According to Bank of America, infrastructure spending as a percentage of GDP was flat from 2009 to 2010, as infrastructure growth fell off sharply during the same period.

Local government debt is unsustainable, threatening solvency and infrastructure spending.

The central government extended huge loans to local governments during the recession, and China is now facing the consequences.

Local government obligations to GDP rose to 63% in 2010. The central government created financing vehicles to fund projects and alleviate local government concerns, but even these are facing problems. One such vehicle recently attempted to default in Yunnan province.

Source: Bank of America

The Justice Department, FBI, and SEC are investigating accounting irregularities at top Chinese companies.

The Justice Department revealed that it is working with the SEC and FBI to investigate accounting fraud at Chinese firms listed on U.S. exchanges, according to Reuters. The SEC has been investigating the matter for over a year.

'Not having proper accounting and reliable audit review for publicly traded companies with operations in China is just not acceptable. We have to find a path to resolution of this issue,' said Rober Khuzami, head of enforcement action at the SEC.

And a bipartisan bill in the Senate could punish China for currency manipulation and trade manipulation.

A bill in the house right now could alter trade law in order to compensate for what these Senators believe is currency manipulation on the part of the Chinese.

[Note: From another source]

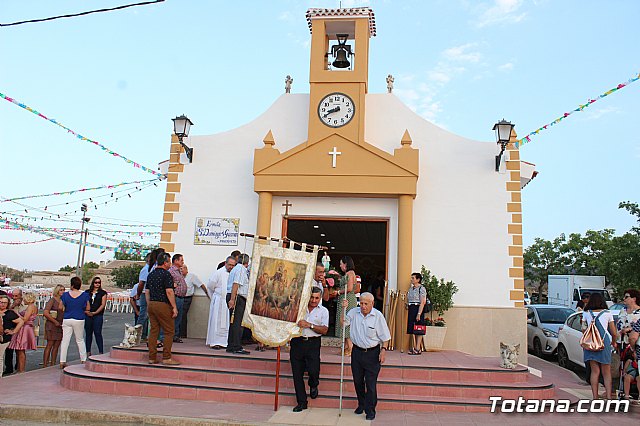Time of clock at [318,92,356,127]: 8:40
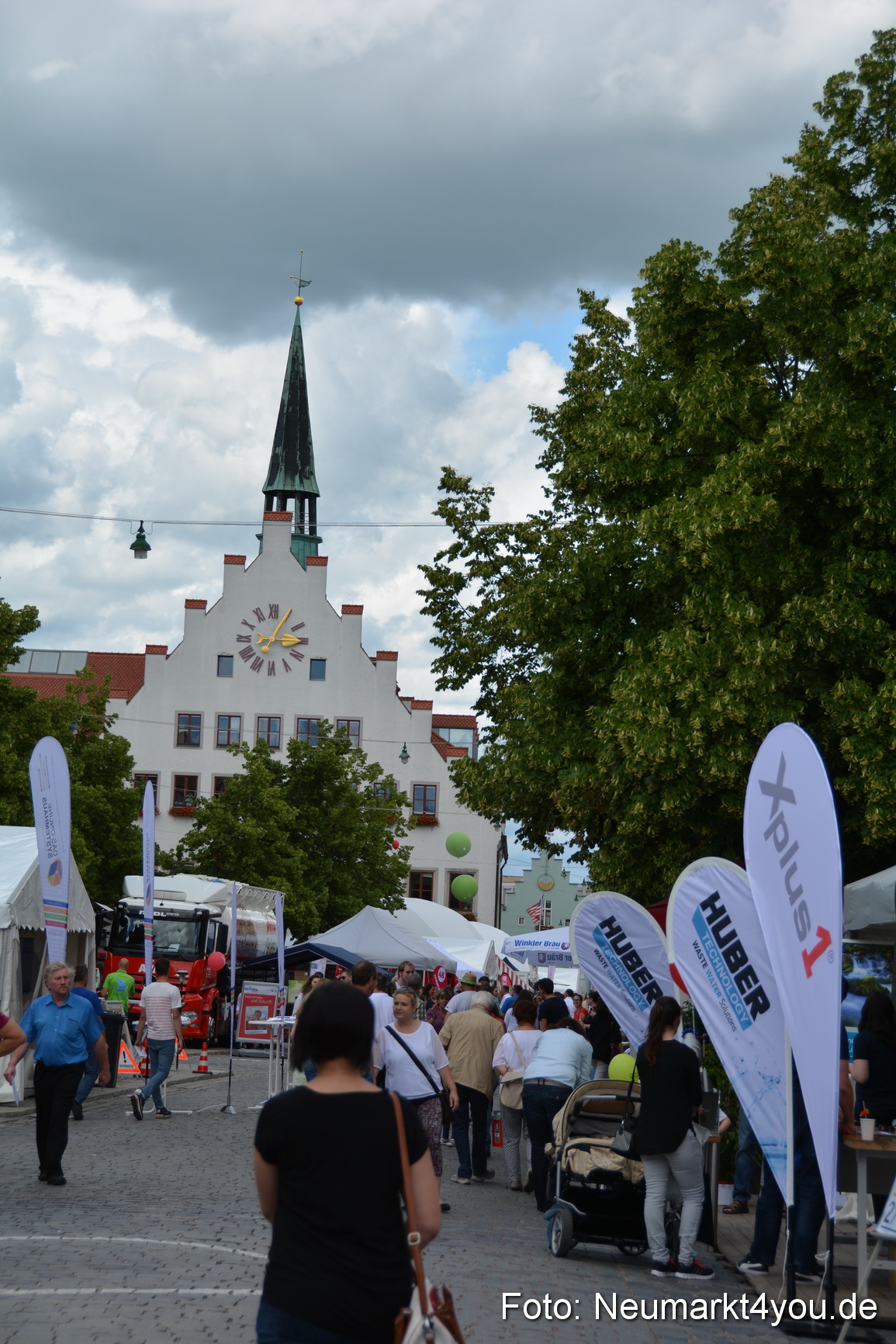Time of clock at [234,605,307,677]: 3:04
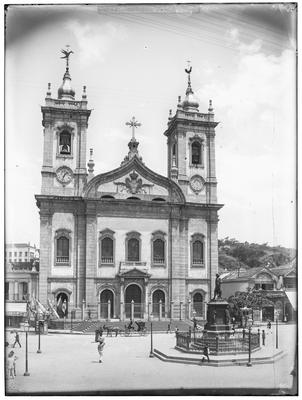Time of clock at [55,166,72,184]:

It would also slam them for excessive domestic subsidies, violations of labour and environmental standards, and flouting of trade regulations.

President Barack Obama, however, is against the bill.

China has a habit of disguising financial problems.

Because China is unwilling to admit to underground banking activities and prefers to cover up deficiencies in their banking sector, it's hard to make predictions about China's future financial health.

Even if the indicators are pointing to a soft landing, investors are likely to doubt professions of fiscal stability due to the opacity of Chinese government statistics.

A Goldman note circulated about China on Friday suggested that Chinese stocks could see a major sell-off over the country's uncertain economic future.

With the market already in 'attack mode,' the note's author reported seeing shortsellers targeting Chinese equities.

But a negative outlook follows decades of growth, during which forecaster after forecaster was dead wrong about the country's coming collapse.